Заинтересованный взгляд прошелся по моему лицу, и мой собеседник ухмыльнулся. Снова. На этот раз еще шире.
– Нет, как Иофора, тестя Моисея из Ветхого Завета. Сумки у вас есть, мисс?
Он еще раз ободряюще пожал мне руку и отпустил, шагнул к моей машине, так и стоявшей открытой, и вынул ключ из зажигания.
– Сумки?
– Вещи.
– Целая тонна, – фыркнула я. – Но не волнуйтесь, я от этого лечусь.
И засмеялась своей шутке.
Симпомпончик Джетро выпрямился и вопросительно приподнял брови, глядя на меня:
– Простите?
Видя, что он не уловил – или не расслышал – юмора в моей попытке пошутить, я перестала смеяться и откашлялась.

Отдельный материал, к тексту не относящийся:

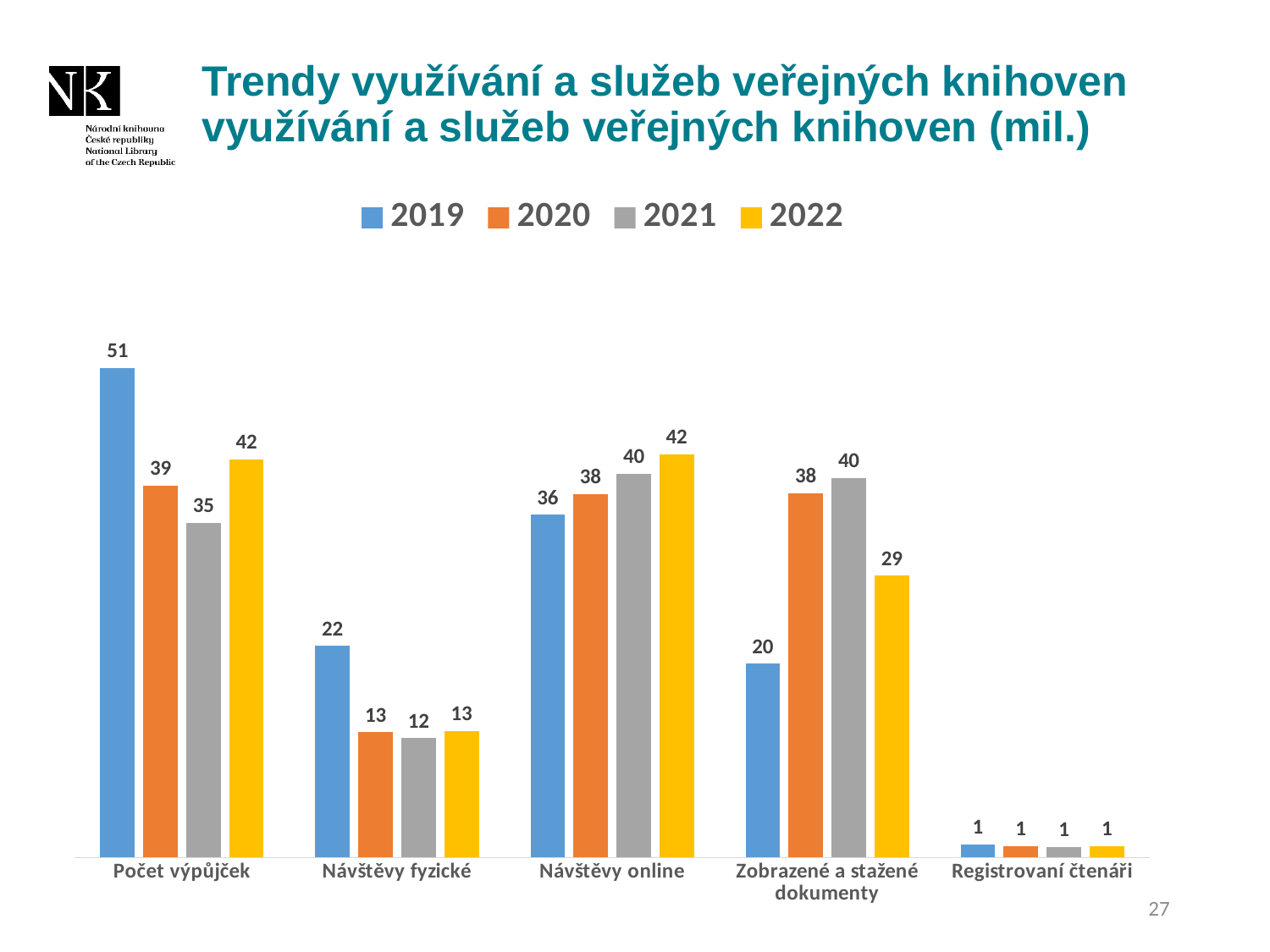
What is the value for Návštěvy fyzické in 2021? 12 Which is larger for Zobrazené a stažené dokumenty: the 2021 value or the 2022 value? 2021 What kind of chart is shown on the slide? bar chart Which category has the lowest value in 2022? Registrovaní čtenáři What is the value for Návštěvy online in 2022? 42 How many categories are shown on the x axis? 5 Which category has the highest value in 2019? Počet výpůjček What is the value for Počet výpůjček in 2019? 51 What is the value for Zobrazené a stažené dokumenty in 2020? 38 Do the values for Návštěvy online rise or fall from 2019 to 2022? rise How many series does the legend list? 4 What is the difference between the 2019 and 2022 values for Počet výpůjček? 9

Когда я нервничаю, смущаюсь или грущу, то начинаю хохмить. Это моя особенность, реакция организма. Кто-то даже назовет это навязчивой привычкой. Я словно пытаюсь сказать: «Эй, вот вам пища для ума, сосредоточьтесь на ней, а не на мокрых пятнах у меня под мышками и не на том, как раздуваются мои ноздри!»
Только теперь я поняла, что рейнджер Джетро пробуждает во мне непонятный трепет, что казалось необъяснимым и странным. Раньше я не сомневалась, что мой последний бойфренд станет пожизненной прививкой против чар красавцев.
Этого еще не хватало…
Я обвинила в этом недавнюю кардионагрузку.
Удастся шутка или нет, целиком зависит от выбора момента. В своей карьере я очень рано научилась не повторять шуток, хотя и грустила по неуслышанным и неразделенным хохмам: для меня это сродни комедийному эквиваленту разбрасывания жемчуга перед некоторыми животными.